Sentronics MD, Bernard Senekal, offered some insights into running AI at the edge, which means either in cameras, or more often, on appliances placed at remote locations that function independently, but can be accessed remotely. An example of this is Sentronics’ edgE:Tower (see www.securitysa.com/19840r for more on the product), which Senekal says uses AI without needing onsite training.

Presenting on a broader scale, Senekal spoke on the capabilities of AI on the edge (and otherwise). Traditional surveillance is in ‘hindsight’ mode where events are spotted as they happen, and this results in slow response times and inefficient post-incident activities. AI is taking us is into the era of ‘insight’, where we receive early warning of incidents, which results in better information available for more dynamic responses and enhanced post-incident activities. Somewhere in the future we will get to ‘foresight’, where the AI will predict incidents, leading to the implementation of prescribed measures and will serve to prevent the incident from occurring.

The status, or level of AI we are able to develop and implement will determine how we move into these areas. Currently we are confined by ‘Narrow AI’, where the technology is focused (or specialised) in one area. The next level is ‘General AI’, which will offer more human-like intelligence; and somewhere in the future we will achieve ‘Super AI’, which will be smarter than humans (although this is a long way away, as is ‘General AI’ according to many – but not all).

He listed many advantages of AI on the edge, such as data residency, network stability and more, which deal with some of the cloud challenges Van der Lith mentioned, and Senekal surprised everyone with a cost breakdown that shows that edge AI systems are more cost effective over the long term (from 24 months onwards). Of course, this depends on the costing model of the provider.

As in the Watcher presentation, Senekal also noted that the cloud/edge/onsite solution is not a simple choice and there are different scenarios, including hybrid solutions to match the user’s environment and requirements.


A panel of AI experts

Following the presentations, a panel discussion was held where Dr Jasper Horrell from DeepAlert, Gus Brecher from Cathexis, and Bernard Senekal from Sentronics were on hand to answer questions about the state of AI in the surveillance market, put to them by the facilitator and various delegates.

During the break and after lunch, the delegates had the chance to network as well as speak to the sponsors and find out how they serve the surveillance market in the age of AI.

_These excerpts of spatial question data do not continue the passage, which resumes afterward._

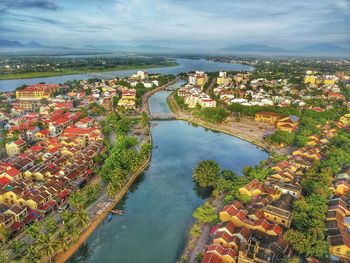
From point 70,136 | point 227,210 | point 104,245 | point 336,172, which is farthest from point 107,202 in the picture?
point 336,172

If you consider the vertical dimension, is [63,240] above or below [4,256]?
above

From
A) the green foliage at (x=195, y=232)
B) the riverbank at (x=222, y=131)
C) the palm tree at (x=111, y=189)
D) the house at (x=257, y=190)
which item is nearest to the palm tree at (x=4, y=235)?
the palm tree at (x=111, y=189)

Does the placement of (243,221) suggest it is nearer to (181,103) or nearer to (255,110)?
(255,110)

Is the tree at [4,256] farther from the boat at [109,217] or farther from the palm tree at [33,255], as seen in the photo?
the boat at [109,217]

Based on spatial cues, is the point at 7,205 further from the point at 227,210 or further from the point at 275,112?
the point at 275,112

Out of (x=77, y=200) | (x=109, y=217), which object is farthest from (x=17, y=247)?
(x=109, y=217)

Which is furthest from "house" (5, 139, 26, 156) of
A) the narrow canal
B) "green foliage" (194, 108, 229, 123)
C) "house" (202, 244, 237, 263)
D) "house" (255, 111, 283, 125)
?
"house" (255, 111, 283, 125)
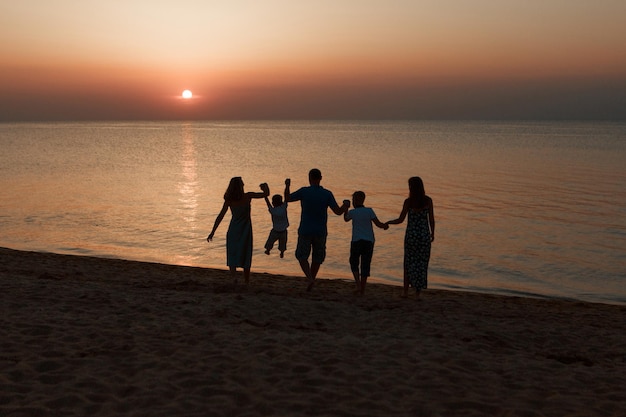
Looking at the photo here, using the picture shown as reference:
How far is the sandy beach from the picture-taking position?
5.59 meters

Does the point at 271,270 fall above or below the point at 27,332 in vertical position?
below

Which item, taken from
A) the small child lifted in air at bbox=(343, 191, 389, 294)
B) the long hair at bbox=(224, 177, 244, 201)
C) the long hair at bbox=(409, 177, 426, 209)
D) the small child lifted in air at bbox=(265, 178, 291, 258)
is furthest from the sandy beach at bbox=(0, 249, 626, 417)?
the long hair at bbox=(409, 177, 426, 209)

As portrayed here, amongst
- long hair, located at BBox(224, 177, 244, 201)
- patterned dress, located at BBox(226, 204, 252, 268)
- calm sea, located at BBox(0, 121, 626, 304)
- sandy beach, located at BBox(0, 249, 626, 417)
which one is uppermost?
long hair, located at BBox(224, 177, 244, 201)

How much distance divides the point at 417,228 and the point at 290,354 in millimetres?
3760

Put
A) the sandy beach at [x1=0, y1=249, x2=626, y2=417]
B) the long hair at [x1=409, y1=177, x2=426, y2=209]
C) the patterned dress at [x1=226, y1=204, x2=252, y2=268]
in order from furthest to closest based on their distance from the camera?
the patterned dress at [x1=226, y1=204, x2=252, y2=268]
the long hair at [x1=409, y1=177, x2=426, y2=209]
the sandy beach at [x1=0, y1=249, x2=626, y2=417]

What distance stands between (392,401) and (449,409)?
1.71 ft

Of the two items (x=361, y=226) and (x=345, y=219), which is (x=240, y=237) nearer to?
(x=345, y=219)

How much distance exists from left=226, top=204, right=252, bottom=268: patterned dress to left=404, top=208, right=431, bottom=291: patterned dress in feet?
9.03

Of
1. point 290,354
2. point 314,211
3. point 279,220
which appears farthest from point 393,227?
point 290,354

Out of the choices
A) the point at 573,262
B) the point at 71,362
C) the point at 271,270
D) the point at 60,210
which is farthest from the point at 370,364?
the point at 60,210

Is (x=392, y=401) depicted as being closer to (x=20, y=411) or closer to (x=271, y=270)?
(x=20, y=411)

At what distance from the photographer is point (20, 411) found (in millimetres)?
5203

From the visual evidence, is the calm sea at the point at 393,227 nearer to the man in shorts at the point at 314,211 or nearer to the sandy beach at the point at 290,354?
the sandy beach at the point at 290,354

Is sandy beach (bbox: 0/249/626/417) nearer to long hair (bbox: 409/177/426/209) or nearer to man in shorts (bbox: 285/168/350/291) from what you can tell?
man in shorts (bbox: 285/168/350/291)
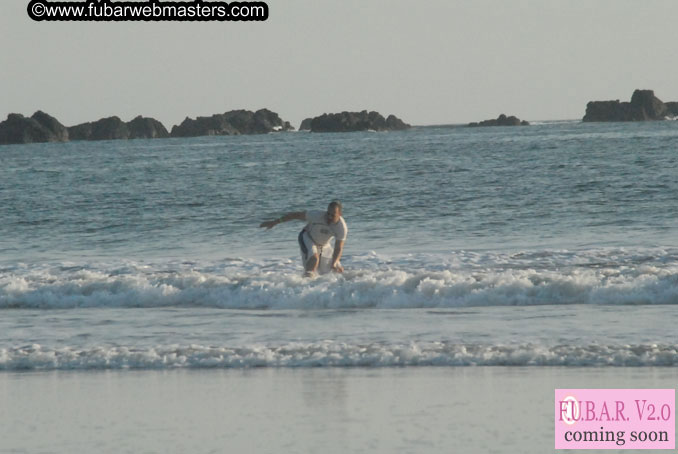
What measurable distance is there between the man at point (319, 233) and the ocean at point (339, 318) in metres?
0.34

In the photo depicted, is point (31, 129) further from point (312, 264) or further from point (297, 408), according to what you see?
point (297, 408)

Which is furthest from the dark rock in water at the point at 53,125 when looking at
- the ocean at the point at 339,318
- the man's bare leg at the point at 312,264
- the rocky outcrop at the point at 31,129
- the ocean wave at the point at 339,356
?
the ocean wave at the point at 339,356

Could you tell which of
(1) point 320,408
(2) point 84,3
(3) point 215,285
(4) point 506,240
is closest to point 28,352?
(1) point 320,408

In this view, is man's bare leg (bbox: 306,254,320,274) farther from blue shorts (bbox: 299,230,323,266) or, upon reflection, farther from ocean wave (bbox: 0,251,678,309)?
ocean wave (bbox: 0,251,678,309)

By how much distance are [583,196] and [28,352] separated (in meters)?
20.6

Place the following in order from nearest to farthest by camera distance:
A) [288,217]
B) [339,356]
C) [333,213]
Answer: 1. [339,356]
2. [288,217]
3. [333,213]

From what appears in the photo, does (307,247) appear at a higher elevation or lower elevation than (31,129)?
lower

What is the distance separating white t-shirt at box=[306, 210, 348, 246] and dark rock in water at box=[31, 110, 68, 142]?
11603 centimetres

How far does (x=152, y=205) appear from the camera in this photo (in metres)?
30.6

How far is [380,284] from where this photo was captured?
1469 cm

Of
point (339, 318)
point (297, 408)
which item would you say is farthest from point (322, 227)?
point (297, 408)

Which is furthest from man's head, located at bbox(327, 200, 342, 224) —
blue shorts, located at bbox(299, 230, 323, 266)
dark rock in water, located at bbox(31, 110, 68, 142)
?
dark rock in water, located at bbox(31, 110, 68, 142)

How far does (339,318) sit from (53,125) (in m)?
120

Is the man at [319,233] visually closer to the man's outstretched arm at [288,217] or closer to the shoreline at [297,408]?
the man's outstretched arm at [288,217]
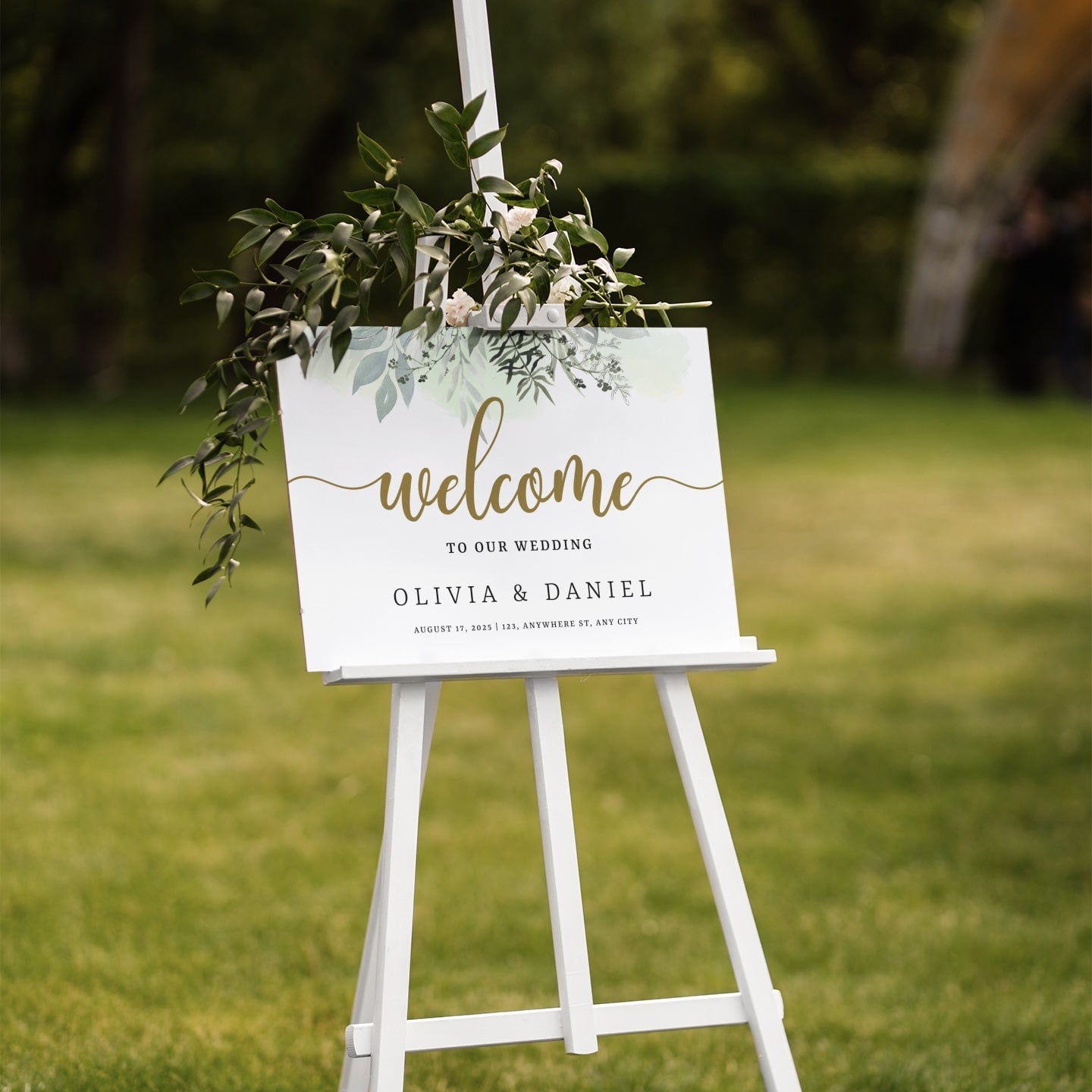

While the attendees at the first SMART Surveillance conference were hit with information overload, they managed to gain insights into what is happening in the surveillance market at the moment, the pros and cons of edge/cloud systems, as well as the capabilities of AI – what can realistically be done and what is still futuristic.

SMART Security Solutions would like to thank the delegates, the sponsors and the speakers for attending the first SMART Surveillance Conference. The positive feedback we received will be taken into account when it comes to planning next year’s conference, which will be bigger and better.